America’s Economic Boom and Civil Rights Revolution

The Second World War ended the Great Depression in the United States, bringing about a great economic boom that decreased unemployment and increased living standards dramatically. By the end of the war, the United States had the strongest economy and held several advantages over its past commercial rivals: its industry and infrastructure had not been damaged by war. In the first decades following the war, U.S. manufactured goods saturated markets around the world that had previously been dominated by Britain, France, and Germany.

Post war America experienced a genuine social revolution as well: after a long struggle African Americans began to experience major victories against the deeply entrenched system of segregation and discrimination. This civil rights movement advanced on several fronts. The NAACP challenged school segregation in the courts. In 1954 it won a landmark decision in the Supreme Court, which ruled in Brown v. Board of Education that “separate educational facilities are inherently unequal.” Blacks challenged inequality by using Gandhian methods of nonviolent peaceful resistance. In describing his principles for change, the civil rights leader Martin Luther King, Jr. (1929–1968), said that “Christ furnished the spirit and motivation, while Gandhi furnished the method.” He told the white power structure, “We will not hate you, but we will not obey your evil laws.”13

image
Registering to Vote African American residents of Hattiesburg, Mississippi, register to vote in 1964. The sign on the wall indicates that their names will be published in the newspaper for two consecutive weeks, making African Americans vulnerable to violent reprisals for registering to vote.(© 1976 Matt Herron/Take Stock/The Image Works)
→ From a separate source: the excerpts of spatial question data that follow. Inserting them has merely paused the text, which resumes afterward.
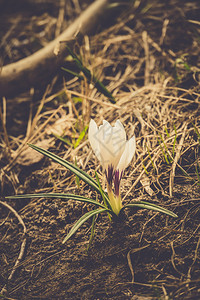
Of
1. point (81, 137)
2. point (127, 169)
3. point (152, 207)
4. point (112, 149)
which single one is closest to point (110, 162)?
point (112, 149)

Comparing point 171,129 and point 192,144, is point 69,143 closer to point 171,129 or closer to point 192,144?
point 171,129

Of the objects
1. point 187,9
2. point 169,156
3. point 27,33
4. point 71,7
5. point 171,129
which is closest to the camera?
point 169,156

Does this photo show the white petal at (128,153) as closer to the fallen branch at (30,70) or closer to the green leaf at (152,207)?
the green leaf at (152,207)

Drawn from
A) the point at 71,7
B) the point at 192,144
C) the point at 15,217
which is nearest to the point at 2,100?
the point at 15,217

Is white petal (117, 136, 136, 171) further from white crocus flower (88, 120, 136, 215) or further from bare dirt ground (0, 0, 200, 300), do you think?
bare dirt ground (0, 0, 200, 300)

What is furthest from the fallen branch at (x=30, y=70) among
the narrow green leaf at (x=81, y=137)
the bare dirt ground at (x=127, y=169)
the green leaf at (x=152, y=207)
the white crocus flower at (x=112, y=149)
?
the green leaf at (x=152, y=207)

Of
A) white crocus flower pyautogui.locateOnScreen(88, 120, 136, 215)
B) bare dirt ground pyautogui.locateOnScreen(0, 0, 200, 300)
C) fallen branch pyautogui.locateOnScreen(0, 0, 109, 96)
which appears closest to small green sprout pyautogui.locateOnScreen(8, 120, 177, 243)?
white crocus flower pyautogui.locateOnScreen(88, 120, 136, 215)

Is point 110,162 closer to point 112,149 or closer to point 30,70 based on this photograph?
point 112,149
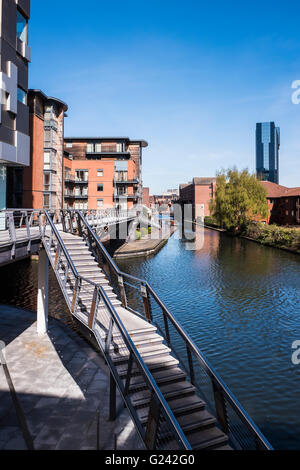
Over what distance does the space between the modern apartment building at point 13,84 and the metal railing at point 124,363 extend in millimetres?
10945

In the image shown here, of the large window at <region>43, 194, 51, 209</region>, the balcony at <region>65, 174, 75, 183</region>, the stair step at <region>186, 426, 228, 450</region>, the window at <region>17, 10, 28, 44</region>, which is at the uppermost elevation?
the window at <region>17, 10, 28, 44</region>

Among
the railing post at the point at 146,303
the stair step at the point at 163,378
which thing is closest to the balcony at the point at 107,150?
the railing post at the point at 146,303

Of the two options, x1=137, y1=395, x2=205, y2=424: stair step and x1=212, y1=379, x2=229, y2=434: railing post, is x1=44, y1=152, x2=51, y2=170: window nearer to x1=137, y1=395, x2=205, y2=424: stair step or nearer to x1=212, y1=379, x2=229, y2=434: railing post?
x1=137, y1=395, x2=205, y2=424: stair step

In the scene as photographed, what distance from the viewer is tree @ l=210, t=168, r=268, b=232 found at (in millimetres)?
52625

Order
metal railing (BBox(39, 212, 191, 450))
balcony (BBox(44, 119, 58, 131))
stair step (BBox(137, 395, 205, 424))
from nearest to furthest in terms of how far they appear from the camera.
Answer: metal railing (BBox(39, 212, 191, 450)) < stair step (BBox(137, 395, 205, 424)) < balcony (BBox(44, 119, 58, 131))

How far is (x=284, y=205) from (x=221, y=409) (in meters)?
60.8

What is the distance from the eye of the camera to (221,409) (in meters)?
5.72

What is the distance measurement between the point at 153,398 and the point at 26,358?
7247mm

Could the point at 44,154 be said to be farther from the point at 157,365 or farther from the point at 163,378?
the point at 163,378

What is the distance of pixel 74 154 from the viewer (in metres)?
63.2

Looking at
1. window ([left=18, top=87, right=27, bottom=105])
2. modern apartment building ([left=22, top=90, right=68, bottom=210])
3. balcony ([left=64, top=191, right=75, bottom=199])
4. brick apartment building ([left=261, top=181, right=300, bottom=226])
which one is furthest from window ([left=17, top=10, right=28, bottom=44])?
brick apartment building ([left=261, top=181, right=300, bottom=226])

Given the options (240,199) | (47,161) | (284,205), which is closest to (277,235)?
(240,199)

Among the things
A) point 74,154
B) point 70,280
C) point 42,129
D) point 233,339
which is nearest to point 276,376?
point 233,339
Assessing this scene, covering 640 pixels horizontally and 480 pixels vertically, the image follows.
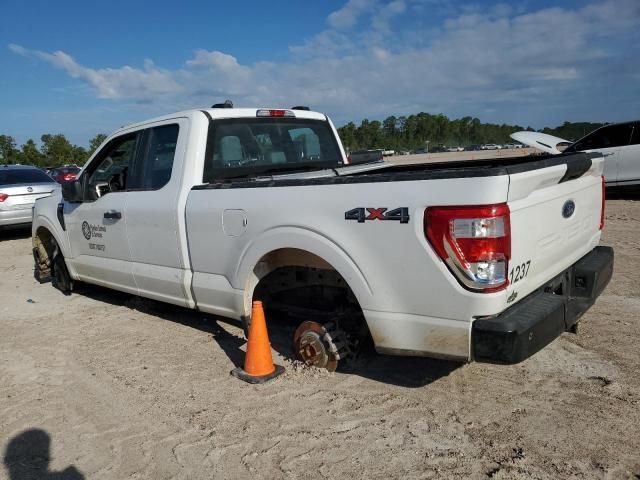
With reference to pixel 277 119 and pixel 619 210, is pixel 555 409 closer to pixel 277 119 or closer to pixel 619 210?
pixel 277 119

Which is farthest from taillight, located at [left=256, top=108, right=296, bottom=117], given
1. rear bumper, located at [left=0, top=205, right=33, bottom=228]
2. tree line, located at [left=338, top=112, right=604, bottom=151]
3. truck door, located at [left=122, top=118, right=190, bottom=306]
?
tree line, located at [left=338, top=112, right=604, bottom=151]

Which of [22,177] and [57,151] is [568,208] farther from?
[57,151]

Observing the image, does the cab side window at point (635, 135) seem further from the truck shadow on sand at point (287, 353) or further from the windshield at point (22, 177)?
Result: the windshield at point (22, 177)

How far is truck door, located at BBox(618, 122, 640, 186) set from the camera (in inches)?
415

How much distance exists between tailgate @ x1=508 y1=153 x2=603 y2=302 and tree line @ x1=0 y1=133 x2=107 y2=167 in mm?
65939

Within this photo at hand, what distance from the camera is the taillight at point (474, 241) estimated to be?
259cm

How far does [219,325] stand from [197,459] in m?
2.25

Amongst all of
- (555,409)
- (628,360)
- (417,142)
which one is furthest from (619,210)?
(417,142)

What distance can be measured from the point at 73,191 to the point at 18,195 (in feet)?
22.1

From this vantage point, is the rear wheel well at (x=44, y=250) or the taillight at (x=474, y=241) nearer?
the taillight at (x=474, y=241)

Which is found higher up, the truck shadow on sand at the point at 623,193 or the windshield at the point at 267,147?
the windshield at the point at 267,147

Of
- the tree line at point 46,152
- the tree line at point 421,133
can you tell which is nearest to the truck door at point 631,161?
the tree line at point 46,152

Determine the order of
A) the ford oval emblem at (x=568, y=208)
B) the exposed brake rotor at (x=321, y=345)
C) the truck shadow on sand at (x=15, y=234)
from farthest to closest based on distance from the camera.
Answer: the truck shadow on sand at (x=15, y=234)
the exposed brake rotor at (x=321, y=345)
the ford oval emblem at (x=568, y=208)

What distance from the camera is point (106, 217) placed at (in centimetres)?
489
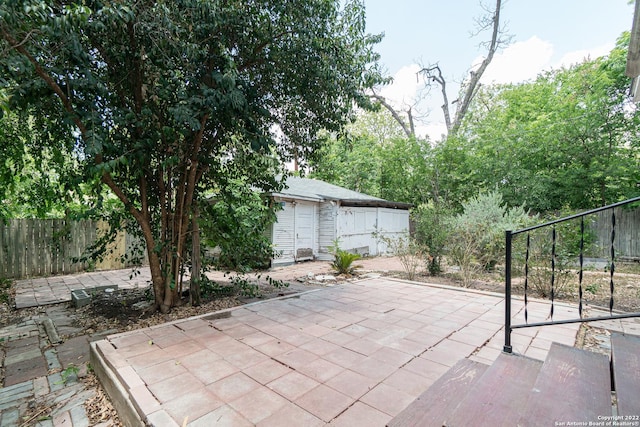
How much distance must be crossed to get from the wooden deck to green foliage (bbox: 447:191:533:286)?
13.5 feet

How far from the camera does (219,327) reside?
139 inches

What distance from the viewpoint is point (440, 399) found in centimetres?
161

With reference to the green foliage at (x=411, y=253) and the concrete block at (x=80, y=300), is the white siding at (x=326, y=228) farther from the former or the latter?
the concrete block at (x=80, y=300)

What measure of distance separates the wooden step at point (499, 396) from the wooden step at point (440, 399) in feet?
0.15

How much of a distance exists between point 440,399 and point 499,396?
0.30m

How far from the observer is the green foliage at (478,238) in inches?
240

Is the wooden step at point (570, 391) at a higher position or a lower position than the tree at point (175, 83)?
lower

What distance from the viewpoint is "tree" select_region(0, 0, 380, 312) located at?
286cm

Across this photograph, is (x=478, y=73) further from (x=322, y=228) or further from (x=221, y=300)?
(x=221, y=300)

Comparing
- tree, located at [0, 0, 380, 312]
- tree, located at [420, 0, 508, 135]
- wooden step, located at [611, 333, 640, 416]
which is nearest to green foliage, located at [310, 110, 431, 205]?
tree, located at [420, 0, 508, 135]

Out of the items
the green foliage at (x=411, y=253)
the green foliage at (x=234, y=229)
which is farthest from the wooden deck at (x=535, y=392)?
the green foliage at (x=411, y=253)

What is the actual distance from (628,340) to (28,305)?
7.40m

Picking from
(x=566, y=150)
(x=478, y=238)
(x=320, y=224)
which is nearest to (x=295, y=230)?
(x=320, y=224)

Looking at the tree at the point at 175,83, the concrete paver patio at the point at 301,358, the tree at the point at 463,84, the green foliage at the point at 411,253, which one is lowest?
the concrete paver patio at the point at 301,358
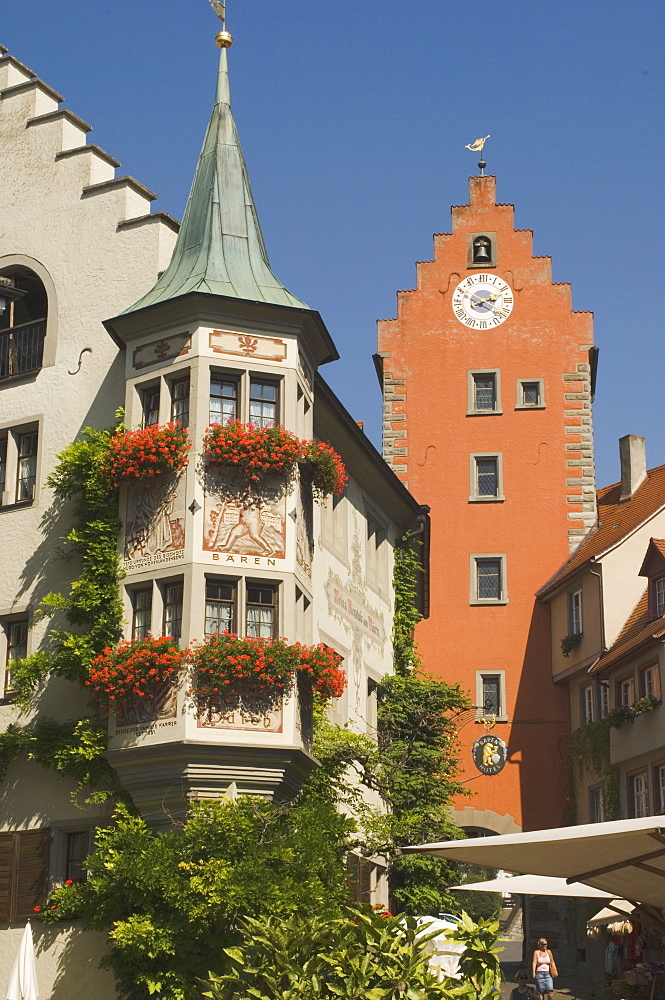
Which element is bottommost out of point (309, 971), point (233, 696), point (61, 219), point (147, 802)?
point (309, 971)

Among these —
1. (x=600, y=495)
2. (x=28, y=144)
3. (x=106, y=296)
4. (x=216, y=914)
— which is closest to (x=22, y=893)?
(x=216, y=914)

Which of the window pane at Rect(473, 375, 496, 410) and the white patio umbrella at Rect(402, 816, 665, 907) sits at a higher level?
the window pane at Rect(473, 375, 496, 410)

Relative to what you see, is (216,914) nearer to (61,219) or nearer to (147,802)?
(147,802)

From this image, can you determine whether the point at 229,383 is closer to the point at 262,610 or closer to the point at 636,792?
the point at 262,610

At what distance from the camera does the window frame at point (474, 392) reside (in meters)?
38.9

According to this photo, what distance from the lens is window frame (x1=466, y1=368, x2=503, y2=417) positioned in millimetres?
38906

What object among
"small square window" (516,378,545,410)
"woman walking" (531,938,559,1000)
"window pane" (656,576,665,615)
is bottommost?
"woman walking" (531,938,559,1000)

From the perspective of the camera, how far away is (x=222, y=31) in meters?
23.8

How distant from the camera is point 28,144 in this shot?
24.2 metres

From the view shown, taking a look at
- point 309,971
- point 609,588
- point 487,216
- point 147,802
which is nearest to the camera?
point 309,971

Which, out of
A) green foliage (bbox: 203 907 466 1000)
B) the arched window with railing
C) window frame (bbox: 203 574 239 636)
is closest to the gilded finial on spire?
the arched window with railing

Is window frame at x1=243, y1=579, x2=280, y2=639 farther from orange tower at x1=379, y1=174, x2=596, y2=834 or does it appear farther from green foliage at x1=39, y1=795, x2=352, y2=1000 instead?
orange tower at x1=379, y1=174, x2=596, y2=834

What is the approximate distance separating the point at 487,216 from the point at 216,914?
2704 cm

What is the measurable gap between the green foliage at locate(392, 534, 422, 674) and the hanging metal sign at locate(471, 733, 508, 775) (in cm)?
566
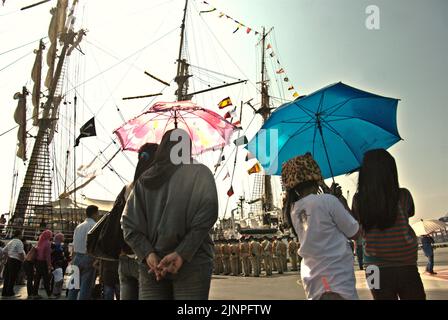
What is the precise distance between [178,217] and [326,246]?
104 centimetres

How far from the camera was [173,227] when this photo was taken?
8.83 ft

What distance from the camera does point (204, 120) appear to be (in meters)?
6.73

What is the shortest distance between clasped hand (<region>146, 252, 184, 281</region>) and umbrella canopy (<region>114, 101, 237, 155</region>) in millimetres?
4136

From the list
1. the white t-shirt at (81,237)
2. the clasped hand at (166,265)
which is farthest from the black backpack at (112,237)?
the white t-shirt at (81,237)

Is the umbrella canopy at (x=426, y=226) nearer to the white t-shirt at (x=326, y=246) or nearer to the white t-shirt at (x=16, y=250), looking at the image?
the white t-shirt at (x=16, y=250)

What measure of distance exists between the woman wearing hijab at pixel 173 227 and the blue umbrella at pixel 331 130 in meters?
2.81

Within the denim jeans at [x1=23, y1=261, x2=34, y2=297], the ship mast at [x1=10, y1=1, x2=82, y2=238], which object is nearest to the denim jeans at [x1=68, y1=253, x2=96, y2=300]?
the denim jeans at [x1=23, y1=261, x2=34, y2=297]

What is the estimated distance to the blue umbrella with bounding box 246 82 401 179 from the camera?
18.3 ft

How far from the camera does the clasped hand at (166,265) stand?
2.56m

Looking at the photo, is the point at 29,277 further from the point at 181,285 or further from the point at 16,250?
the point at 181,285

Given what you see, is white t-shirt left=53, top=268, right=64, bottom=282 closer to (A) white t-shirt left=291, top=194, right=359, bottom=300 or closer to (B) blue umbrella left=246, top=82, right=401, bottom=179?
(B) blue umbrella left=246, top=82, right=401, bottom=179

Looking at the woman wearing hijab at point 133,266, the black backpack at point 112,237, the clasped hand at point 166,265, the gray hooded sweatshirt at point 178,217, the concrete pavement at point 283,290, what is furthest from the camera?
the concrete pavement at point 283,290
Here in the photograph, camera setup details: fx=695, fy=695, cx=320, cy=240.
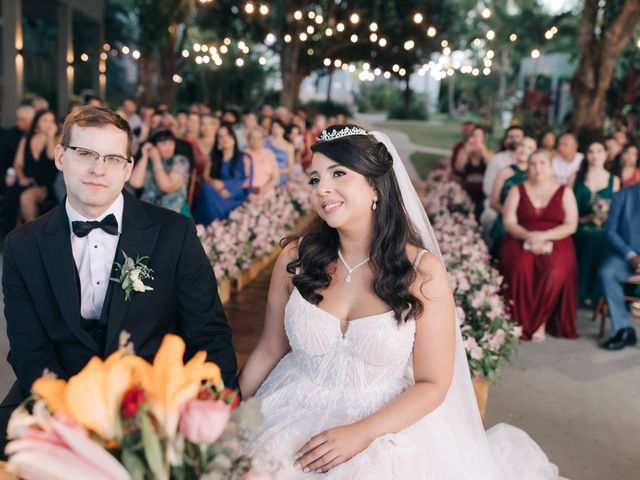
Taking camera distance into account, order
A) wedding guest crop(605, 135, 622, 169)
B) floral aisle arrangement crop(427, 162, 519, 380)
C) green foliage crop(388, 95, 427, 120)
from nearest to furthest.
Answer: floral aisle arrangement crop(427, 162, 519, 380) < wedding guest crop(605, 135, 622, 169) < green foliage crop(388, 95, 427, 120)

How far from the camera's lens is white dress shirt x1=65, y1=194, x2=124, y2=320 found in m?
2.51

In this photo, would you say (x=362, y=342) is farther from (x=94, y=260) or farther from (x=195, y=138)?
(x=195, y=138)

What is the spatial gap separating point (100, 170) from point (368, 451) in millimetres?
1277

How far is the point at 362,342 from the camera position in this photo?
245cm

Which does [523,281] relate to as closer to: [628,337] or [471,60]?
[628,337]

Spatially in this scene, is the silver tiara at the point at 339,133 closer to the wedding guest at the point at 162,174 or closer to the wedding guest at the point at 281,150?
the wedding guest at the point at 162,174

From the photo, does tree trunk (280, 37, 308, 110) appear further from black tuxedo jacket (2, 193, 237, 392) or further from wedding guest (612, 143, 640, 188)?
black tuxedo jacket (2, 193, 237, 392)

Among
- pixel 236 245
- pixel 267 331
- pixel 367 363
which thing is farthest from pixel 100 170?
pixel 236 245

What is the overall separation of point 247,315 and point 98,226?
3.55m

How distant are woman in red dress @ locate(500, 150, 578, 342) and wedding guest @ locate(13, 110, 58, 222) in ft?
16.7

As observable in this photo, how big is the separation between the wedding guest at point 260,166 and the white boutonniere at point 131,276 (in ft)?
20.0

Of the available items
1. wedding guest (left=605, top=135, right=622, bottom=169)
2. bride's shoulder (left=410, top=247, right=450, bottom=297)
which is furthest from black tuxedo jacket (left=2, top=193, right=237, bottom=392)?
wedding guest (left=605, top=135, right=622, bottom=169)

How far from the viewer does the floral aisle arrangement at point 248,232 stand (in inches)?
235

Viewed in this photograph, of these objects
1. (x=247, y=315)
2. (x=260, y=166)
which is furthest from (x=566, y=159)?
(x=247, y=315)
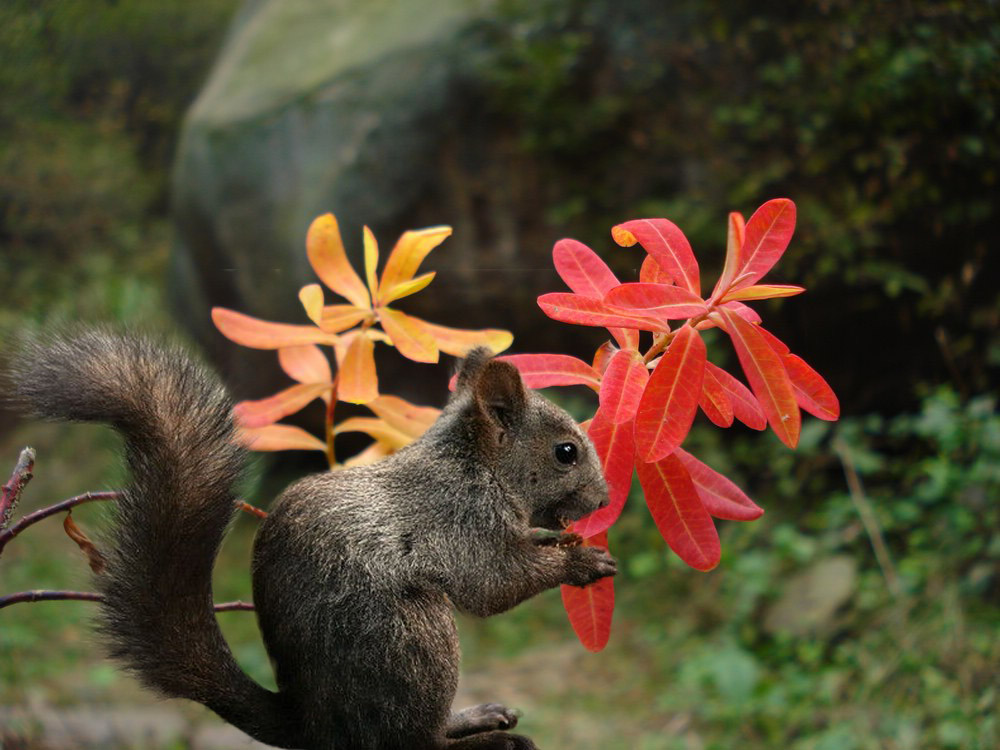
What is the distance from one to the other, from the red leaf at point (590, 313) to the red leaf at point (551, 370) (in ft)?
0.36

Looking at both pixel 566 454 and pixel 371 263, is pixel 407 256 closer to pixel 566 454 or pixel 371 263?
pixel 371 263

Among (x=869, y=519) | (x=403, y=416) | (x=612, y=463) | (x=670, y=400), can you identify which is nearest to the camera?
(x=670, y=400)

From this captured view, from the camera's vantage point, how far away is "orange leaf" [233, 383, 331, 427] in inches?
40.9

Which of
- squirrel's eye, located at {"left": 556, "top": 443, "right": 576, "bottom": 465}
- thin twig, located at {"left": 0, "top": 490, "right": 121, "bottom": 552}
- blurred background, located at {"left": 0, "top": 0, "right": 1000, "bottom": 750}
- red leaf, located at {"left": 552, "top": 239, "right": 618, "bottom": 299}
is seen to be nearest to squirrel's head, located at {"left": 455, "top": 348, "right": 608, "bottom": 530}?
squirrel's eye, located at {"left": 556, "top": 443, "right": 576, "bottom": 465}

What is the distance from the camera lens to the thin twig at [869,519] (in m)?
2.57

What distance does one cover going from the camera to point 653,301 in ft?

With African American support in key Northern states, Democrat Lyndon Johnson won the 1964 presidential election in a liberal landslide. A brilliant negotiator, Johnson secured enactment of the 1964 Civil Rights Act, which prohibited discrimination in public services and on the job, and the 1965 Voting Rights Act, which prohibited discrimination in voting. In the mid-1960s President Johnson began an “unconditional war on poverty.” With the support of Congress, Johnson’s administration created a host of antipoverty projects, such as medical care for the poor and aged (Medicaid and Medicare), free preschools for poor children (Head Start), and community-action programs. Thus the United States promoted the kind of fundamental social reform that had succeeded in western Europe after the Second World War.